Could you repeat the records shown below exactly as written?

== Segment start ==

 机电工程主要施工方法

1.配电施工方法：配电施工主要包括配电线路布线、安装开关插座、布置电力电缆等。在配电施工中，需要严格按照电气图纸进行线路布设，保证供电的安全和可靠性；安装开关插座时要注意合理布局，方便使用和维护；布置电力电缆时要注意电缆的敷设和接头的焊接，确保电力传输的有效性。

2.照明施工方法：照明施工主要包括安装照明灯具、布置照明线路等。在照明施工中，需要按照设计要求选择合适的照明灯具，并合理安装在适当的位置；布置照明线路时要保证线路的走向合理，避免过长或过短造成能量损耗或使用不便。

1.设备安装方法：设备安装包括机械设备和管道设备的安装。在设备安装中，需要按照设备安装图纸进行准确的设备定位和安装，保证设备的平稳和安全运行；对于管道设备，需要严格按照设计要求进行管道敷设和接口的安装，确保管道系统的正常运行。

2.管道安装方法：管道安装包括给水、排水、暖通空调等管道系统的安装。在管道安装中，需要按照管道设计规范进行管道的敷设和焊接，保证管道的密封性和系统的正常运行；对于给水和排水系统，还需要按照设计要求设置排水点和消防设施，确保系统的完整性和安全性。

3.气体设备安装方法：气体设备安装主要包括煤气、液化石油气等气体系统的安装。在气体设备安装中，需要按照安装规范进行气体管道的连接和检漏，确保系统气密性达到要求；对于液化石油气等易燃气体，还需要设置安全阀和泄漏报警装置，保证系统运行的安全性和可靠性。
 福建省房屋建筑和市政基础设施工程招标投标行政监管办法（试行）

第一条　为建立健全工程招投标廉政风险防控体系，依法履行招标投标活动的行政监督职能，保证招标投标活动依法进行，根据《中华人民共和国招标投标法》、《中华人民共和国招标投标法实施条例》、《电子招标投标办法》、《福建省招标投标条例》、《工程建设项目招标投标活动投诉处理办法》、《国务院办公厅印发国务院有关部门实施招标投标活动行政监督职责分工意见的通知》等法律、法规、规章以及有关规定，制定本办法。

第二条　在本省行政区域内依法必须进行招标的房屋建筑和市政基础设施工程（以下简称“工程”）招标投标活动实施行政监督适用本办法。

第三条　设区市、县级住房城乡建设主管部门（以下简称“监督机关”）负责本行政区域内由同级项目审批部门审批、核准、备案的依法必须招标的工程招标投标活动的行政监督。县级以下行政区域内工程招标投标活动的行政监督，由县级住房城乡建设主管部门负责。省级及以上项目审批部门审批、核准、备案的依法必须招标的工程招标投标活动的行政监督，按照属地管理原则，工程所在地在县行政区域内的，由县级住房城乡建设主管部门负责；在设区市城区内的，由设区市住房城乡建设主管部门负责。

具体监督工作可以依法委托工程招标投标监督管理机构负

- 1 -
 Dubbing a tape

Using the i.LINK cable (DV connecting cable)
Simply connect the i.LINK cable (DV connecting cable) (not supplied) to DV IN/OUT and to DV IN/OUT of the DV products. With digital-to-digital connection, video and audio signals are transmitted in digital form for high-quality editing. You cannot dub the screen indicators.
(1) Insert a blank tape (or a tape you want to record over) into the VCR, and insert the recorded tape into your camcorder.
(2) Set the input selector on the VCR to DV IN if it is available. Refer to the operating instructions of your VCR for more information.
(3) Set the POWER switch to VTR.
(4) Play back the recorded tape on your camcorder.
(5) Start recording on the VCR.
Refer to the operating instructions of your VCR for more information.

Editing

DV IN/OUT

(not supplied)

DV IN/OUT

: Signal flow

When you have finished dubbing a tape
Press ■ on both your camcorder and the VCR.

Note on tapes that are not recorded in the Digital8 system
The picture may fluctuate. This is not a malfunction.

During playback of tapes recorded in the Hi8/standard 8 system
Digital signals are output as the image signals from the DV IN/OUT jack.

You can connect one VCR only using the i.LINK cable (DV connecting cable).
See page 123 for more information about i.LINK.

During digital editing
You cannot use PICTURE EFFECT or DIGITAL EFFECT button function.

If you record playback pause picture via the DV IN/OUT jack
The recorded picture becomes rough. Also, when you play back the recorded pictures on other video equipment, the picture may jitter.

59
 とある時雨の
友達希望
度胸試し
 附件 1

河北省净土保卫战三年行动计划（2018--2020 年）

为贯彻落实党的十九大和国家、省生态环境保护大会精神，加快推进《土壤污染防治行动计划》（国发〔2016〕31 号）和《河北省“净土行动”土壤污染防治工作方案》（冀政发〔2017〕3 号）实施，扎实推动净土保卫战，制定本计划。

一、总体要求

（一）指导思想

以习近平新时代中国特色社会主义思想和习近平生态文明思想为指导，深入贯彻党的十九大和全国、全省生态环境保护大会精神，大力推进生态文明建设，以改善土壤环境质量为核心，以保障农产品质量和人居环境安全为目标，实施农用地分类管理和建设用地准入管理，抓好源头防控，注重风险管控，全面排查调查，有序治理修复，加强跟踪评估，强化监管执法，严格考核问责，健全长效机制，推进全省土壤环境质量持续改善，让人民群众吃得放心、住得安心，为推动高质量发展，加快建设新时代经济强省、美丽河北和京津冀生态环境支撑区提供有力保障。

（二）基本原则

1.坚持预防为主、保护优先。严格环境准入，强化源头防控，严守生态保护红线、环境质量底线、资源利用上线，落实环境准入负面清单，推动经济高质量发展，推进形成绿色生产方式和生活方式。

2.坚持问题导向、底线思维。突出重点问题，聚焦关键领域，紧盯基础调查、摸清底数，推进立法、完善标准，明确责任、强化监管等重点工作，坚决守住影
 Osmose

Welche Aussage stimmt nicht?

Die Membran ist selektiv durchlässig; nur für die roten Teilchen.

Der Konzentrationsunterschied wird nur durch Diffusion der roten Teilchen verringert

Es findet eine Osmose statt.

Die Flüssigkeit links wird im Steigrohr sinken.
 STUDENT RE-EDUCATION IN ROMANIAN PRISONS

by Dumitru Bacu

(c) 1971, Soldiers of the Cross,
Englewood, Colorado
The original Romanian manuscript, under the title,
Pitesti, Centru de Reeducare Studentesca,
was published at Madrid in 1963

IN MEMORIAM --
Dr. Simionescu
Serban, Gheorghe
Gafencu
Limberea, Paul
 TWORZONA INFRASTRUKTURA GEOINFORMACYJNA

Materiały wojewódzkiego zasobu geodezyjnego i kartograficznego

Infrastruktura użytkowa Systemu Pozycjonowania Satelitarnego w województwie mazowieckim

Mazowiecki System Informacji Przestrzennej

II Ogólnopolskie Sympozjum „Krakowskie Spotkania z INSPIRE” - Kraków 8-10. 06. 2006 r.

== Segment end ==

**Completed exercise:**
 机电工程主要施工方法

1.配电施工方法：配电施工主要包括配电线路布线、安装开关插座、布置电力电缆等。在配电施工中，需要严格按照电气图纸进行线路布设，保证供电的安全和可靠性；安装开关插座时要注意合理布局，方便使用和维护；布置电力电缆时要注意电缆的敷设和接头的焊接，确保电力传输的有效性。

2.照明施工方法：照明施工主要包括安装照明灯具、布置照明线路等。在照明施工中，需要按照设计要求选择合适的照明灯具，并合理安装在适当的位置；布置照明线路时要保证线路的走向合理，避免过长或过短造成能量损耗或使用不便。

1.设备安装方法：设备安装包括机械设备和管道设备的安装。在设备安装中，需要按照设备安装图纸进行准确的设备定位和安装，保证设备的平稳和安全运行；对于管道设备，需要严格按照设计要求进行管道敷设和接口的安装，确保管道系统的正常运行。

2.管道安装方法：管道安装包括给水、排水、暖通空调等管道系统的安装。在管道安装中，需要按照管道设计规范进行管道的敷设和焊接，保证管道的密封性和系统的正常运行；对于给水和排水系统，还需要按照设计要求设置排水点和消防设施，确保系统的完整性和安全性。

3.气体设备安装方法：气体设备安装主要包括煤气、液化石油气等气体系统的安装。在气体设备安装中，需要按照安装规范进行气体管道的连接和检漏，确保系统气密性达到要求；对于液化石油气等易燃气体，还需要设置安全阀和泄漏报警装置，保证系统运行的安全性和可靠性。
 福建省房屋建筑和市政基础设施工程招标投标行政监管办法（试行）

第一条　为建立健全工程招投标廉政风险防控体系，依法履行招标投标活动的行政监督职能，保证招标投标活动依法进行，根据《中华人民共和国招标投标法》、《中华人民共和国招标投标法实施条例》、《电子招标投标办法》、《福建省招标投标条例》、《工程建设项目招标投标活动投诉处理办法》、《国务院办公厅印发国务院有关部门实施招标投标活动行政监督职责分工意见的通知》等法律、法规、规章以及有关规定，制定本办法。

第二条　在本省行政区域内依法必须进行招标的房屋建筑和市政基础设施工程（以下简称“工程”）招标投标活动实施行政监督适用本办法。

第三条　设区市、县级住房城乡建设主管部门（以下简称“监督机关”）负责本行政区域内由同级项目审批部门审批、核准、备案的依法必须招标的工程招标投标活动的行政监督。县级以下行政区域内工程招标投标活动的行政监督，由县级住房城乡建设主管部门负责。省级及以上项目审批部门审批、核准、备案的依法必须招标的工程招标投标活动的行政监督，按照属地管理原则，工程所在地在县行政区域内的，由县级住房城乡建设主管部门负责；在设区市城区内的，由设区市住房城乡建设主管部门负责。

具体监督工作可以依法委托工程招标投标监督管理机构负

- 1 -
 Dubbing a tape

Using the i.LINK cable (DV connecting cable)
Simply connect the i.LINK cable (DV connecting cable) (not supplied) to DV IN/OUT and to DV IN/OUT of the DV products. With digital-to-digital connection, video and audio signals are transmitted in digital form for high-quality editing. You cannot dub the screen indicators.
(1) Insert a blank tape (or a tape you want to record over) into the VCR, and insert the recorded tape into your camcorder.
(2) Set the input selector on the VCR to DV IN if it is available. Refer to the operating instructions of your VCR for more information.
(3) Set the POWER switch to VTR.
(4) Play back the recorded tape on your camcorder.
(5) Start recording on the VCR.
Refer to the operating instructions of your VCR for more information.

Editing

DV IN/OUT

(not supplied)

DV IN/OUT

: Signal flow

When you have finished dubbing a tape
Press ■ on both your camcorder and the VCR.

Note on tapes that are not recorded in the Digital8 system
The picture may fluctuate. This is not a malfunction.

During playback of tapes recorded in the Hi8/standard 8 system
Digital signals are output as the image signals from the DV IN/OUT jack.

You can connect one VCR only using the i.LINK cable (DV connecting cable).
See page 123 for more information about i.LINK.

During digital editing
You cannot use PICTURE EFFECT or DIGITAL EFFECT button function.

If you record playback pause picture via the DV IN/OUT jack
The recorded picture becomes rough. Also, when you play back the recorded pictures on other video equipment, the picture may jitter.

59
 とある時雨の
友達希望
度胸試し
 附件 1

河北省净土保卫战三年行动计划（2018--2020 年）

为贯彻落实党的十九大和国家、省生态环境保护大会精神，加快推进《土壤污染防治行动计划》（国发〔2016〕31 号）和《河北省“净土行动”土壤污染防治工作方案》（冀政发〔2017〕3 号）实施，扎实推动净土保卫战，制定本计划。

一、总体要求

（一）指导思想

以习近平新时代中国特色社会主义思想和习近平生态文明思想为指导，深入贯彻党的十九大和全国、全省生态环境保护大会精神，大力推进生态文明建设，以改善土壤环境质量为核心，以保障农产品质量和人居环境安全为目标，实施农用地分类管理和建设用地准入管理，抓好源头防控，注重风险管控，全面排查调查，有序治理修复，加强跟踪评估，强化监管执法，严格考核问责，健全长效机制，推进全省土壤环境质量持续改善，让人民群众吃得放心、住得安心，为推动高质量发展，加快建设新时代经济强省、美丽河北和京津冀生态环境支撑区提供有力保障。

（二）基本原则

1.坚持预防为主、保护优先。严格环境准入，强化源头防控，严守生态保护红线、环境质量底线、资源利用上线，落实环境准入负面清单，推动经济高质量发展，推进形成绿色生产方式和生活方式。

2.坚持问题导向、底线思维。突出重点问题，聚焦关键领域，紧盯基础调查、摸清底数，推进立法、完善标准，明确责任、强化监管等重点工作，坚决守住影
 Osmose

Welche Aussage stimmt nicht?

Die Membran ist selektiv durchlässig; nur für die roten Teilchen.

Der Konzentrationsunterschied wird nur durch Diffusion der roten Teilchen verringert

Es findet eine Osmose statt.

Die Flüssigkeit links wird im Steigrohr sinken.
 STUDENT RE-EDUCATION IN ROMANIAN PRISONS

by Dumitru Bacu

(c) 1971, Soldiers of the Cross,
Englewood, Colorado
The original Romanian manuscript, under the title,
Pitesti, Centru de Reeducare Studentesca,
was published at Madrid in 1963

IN MEMORIAM --
Dr. Simionescu
Serban, Gheorghe
Gafencu
Limberea, Paul
 TWORZONA INFRASTRUKTURA GEOINFORMACYJNA

Materiały wojewódzkiego zasobu geodezyjnego i kartograficznego

Infrastruktura użytkowa Systemu Pozycjonowania Satelitarnego w województwie mazowieckim

Mazowiecki System Informacji Przestrzennej

II Ogólnopolskie Sympozjum „Krakowskie Spotkania z INSPIRE” - Kraków 8-10. 06. 2006 r.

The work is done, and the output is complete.